L’HEUREUX STRATAGÈME de Marivaux. Mise en scène Emmanuel Daumas avec la troupe de la Comédie-Française Éric Génovèse, Jérôme Pouly, Julie Sicard, Loïc Corbery, Nicolas Lormeau, Jennifer Decker, Laurent Lafitte, Claîre de La Rüe du Can.
Parce que la Comtesse considère que la fidélité est une hypocrisie, elle décide d’éprouver l’amour de Dorante, trop constant à son goût, en feignant de lui être infidèle. Ce Don Juan en jupon va révolutionner son entourage, faisant fi des dommages collatéraux qu’elle entraîne. Le Chevalier Damis papillonne autour d’elle, elle lui déploie tout son charme, au grand désespoir de Dorante et au fort dépit de la Marquise, jusqu’alors courtisée par le Chevalier. Le chagrin d’Arlequin et de Lisette, les domestiques de Dorante et de la Comtesse, n’est pas moindre. Très amoureux, ils s’apprêtaient à convoler.
Mais fine mouche, la Marquise ne croit pas un instant au revirement amoureux de la Comtesse. Elle a compris sa manœuvre et réfléchit à la prendre à son propre jeu. Le stratagème qu’elle imagine nécessite la complicité de Dorante qui, après de multiples tergiversations, finit par lui accorder sa confiance. Il s’agit de laisser accroire leur amour et leur décision de se marier.
Blaise, paysan de son état et père de Lisette, voyant le mariage de sa fille compromis, est fou furieux. Lisette, quant à elle, endoctrinée par sa maîtresse, se rallie à ses idées et se laisse courtiser par Frontin, valet du chevalier. Arlequin exprime sa douleur à l’idée de la perdre. Dorante passe par toutes les angoisses du cœur, la Marquise persévère tandis que la Comtesse persiste.

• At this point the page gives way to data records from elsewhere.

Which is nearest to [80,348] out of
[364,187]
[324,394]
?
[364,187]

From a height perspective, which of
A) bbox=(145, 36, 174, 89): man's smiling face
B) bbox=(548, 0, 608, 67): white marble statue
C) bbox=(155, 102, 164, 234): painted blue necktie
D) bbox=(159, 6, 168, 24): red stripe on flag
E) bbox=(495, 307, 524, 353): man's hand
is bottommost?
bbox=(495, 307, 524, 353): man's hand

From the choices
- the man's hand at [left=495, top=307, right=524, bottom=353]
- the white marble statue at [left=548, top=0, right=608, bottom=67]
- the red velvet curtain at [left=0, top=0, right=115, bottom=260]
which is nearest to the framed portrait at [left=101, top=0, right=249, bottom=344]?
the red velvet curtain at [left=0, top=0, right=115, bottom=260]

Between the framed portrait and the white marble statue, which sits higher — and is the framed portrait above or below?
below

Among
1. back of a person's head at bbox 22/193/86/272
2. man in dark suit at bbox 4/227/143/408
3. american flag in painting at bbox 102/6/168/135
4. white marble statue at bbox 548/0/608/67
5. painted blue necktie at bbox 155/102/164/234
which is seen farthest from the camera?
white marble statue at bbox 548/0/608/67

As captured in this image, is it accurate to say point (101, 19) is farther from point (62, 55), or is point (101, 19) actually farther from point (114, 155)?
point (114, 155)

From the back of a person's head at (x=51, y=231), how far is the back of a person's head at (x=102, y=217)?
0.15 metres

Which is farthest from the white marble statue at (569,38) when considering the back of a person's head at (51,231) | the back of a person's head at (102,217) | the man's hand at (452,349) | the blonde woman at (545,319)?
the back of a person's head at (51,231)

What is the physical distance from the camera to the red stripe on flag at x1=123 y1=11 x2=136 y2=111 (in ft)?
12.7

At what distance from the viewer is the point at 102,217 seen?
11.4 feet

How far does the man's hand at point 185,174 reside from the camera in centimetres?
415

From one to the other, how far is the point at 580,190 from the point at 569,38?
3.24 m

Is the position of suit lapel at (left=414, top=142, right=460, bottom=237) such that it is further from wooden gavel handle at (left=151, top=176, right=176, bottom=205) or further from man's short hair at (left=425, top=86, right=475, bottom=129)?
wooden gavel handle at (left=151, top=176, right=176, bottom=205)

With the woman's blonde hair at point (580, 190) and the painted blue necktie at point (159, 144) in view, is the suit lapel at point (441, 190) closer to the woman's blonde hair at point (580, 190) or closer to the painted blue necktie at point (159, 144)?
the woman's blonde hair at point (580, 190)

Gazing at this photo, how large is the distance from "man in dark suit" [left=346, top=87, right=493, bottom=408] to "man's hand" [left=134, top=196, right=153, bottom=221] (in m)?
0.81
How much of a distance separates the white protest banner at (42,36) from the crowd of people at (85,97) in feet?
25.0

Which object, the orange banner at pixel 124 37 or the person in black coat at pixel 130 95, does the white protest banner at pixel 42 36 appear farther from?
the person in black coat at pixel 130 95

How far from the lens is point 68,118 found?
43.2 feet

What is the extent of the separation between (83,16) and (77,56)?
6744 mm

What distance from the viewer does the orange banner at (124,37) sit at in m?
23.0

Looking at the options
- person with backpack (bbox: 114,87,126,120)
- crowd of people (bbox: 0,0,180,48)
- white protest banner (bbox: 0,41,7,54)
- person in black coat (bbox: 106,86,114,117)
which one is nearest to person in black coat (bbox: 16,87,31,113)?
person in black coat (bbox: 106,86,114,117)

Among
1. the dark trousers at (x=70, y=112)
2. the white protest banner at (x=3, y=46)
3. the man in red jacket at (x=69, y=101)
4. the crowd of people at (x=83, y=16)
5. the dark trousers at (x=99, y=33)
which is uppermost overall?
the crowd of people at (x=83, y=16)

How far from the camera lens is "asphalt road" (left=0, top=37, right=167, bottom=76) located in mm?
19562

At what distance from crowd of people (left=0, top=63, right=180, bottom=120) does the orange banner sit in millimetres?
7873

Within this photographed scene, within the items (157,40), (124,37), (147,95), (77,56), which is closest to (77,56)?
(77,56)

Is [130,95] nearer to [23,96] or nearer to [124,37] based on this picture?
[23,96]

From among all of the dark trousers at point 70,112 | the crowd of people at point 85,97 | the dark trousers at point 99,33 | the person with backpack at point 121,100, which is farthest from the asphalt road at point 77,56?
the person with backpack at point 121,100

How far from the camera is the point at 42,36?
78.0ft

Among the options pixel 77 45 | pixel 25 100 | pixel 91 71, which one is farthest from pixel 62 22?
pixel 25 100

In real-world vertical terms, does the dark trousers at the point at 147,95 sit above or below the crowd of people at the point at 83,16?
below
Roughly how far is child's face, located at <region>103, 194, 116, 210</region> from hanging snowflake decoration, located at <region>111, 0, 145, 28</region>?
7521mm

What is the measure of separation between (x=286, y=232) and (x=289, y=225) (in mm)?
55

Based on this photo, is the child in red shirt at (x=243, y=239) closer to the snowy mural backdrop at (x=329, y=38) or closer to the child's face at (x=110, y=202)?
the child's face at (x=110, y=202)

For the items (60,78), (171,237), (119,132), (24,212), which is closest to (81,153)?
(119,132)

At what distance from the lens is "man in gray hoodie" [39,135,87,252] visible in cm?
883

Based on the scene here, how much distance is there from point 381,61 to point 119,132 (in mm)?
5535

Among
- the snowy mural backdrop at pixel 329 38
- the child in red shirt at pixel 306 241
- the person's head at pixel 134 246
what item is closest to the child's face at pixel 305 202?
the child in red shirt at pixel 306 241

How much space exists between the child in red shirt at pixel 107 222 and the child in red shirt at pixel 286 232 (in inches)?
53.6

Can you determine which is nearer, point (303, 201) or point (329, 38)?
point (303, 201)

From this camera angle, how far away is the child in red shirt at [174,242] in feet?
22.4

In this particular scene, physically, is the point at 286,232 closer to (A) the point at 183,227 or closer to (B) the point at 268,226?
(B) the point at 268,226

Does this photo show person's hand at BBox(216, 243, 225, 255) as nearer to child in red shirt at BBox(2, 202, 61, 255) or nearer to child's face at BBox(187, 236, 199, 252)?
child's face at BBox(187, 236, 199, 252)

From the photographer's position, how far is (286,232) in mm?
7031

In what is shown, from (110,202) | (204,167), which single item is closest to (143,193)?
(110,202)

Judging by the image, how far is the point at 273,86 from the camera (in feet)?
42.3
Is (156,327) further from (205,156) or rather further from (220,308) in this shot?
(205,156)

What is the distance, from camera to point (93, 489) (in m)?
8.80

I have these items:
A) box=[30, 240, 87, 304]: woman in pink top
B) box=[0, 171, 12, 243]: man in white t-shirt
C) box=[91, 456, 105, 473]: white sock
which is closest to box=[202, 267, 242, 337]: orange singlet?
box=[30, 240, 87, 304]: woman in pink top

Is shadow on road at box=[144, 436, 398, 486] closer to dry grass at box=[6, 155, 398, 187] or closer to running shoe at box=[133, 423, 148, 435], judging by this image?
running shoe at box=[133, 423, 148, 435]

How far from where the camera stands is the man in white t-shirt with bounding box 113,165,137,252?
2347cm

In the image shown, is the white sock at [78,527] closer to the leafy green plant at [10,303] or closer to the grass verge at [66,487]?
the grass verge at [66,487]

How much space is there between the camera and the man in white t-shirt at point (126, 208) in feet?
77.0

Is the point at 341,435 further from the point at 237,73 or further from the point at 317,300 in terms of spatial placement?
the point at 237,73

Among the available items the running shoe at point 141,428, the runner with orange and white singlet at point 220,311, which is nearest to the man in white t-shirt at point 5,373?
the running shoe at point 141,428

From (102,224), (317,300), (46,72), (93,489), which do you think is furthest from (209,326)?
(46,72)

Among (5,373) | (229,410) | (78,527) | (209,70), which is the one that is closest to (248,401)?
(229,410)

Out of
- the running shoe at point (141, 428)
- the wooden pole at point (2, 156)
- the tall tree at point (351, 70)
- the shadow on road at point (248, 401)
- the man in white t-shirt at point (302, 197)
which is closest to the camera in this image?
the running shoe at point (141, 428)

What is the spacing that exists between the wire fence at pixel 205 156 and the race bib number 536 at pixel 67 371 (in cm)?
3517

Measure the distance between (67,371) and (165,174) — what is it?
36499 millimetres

Le stratagème sera heureux mais il faudra du temps à certains cœurs blessés pour surmonter l’épreuve.
Les costumes contemporains, les actes ponctués par des intermèdes musicaux dans la langue de Shakespeare soulignent la modernité de cette pièce et les qualités de psychologue de son auteur. Ses œuvres, incomprises en son temps, passaient pour futiles. Elles avaient simplement deux siècles d’avance.
La dynamique des sentiments est illustrée par des dialogues irrésistibles dont s’emparent les comédiens du Français avec leur ineffable talent. Totalement pris par les péripéties, le public installé des deux côtés de la scène, s’amuse des accès de désespoir d’Arlequin, rit de la colère de Blaise exprimée dans un jargon très parlant. Il compatit à la détresse de Dorante, suit avec attention le plan de la Marquise, est éberlué par le discours de la Comtesse. Il se tord de rire lorsque le Chevalier, dans sa langue de gascon, tente vainement de comprendre les revirements de chacun, ne sachant plus très bien pour qui bat son cœur.
Cette mise en scène bi frontale permet ainsi à l’assistance d’être au plus près de l’action même si certaines répliques lui échappent. M-P.P. Comédie-Française - Vieux-Colombier 6e.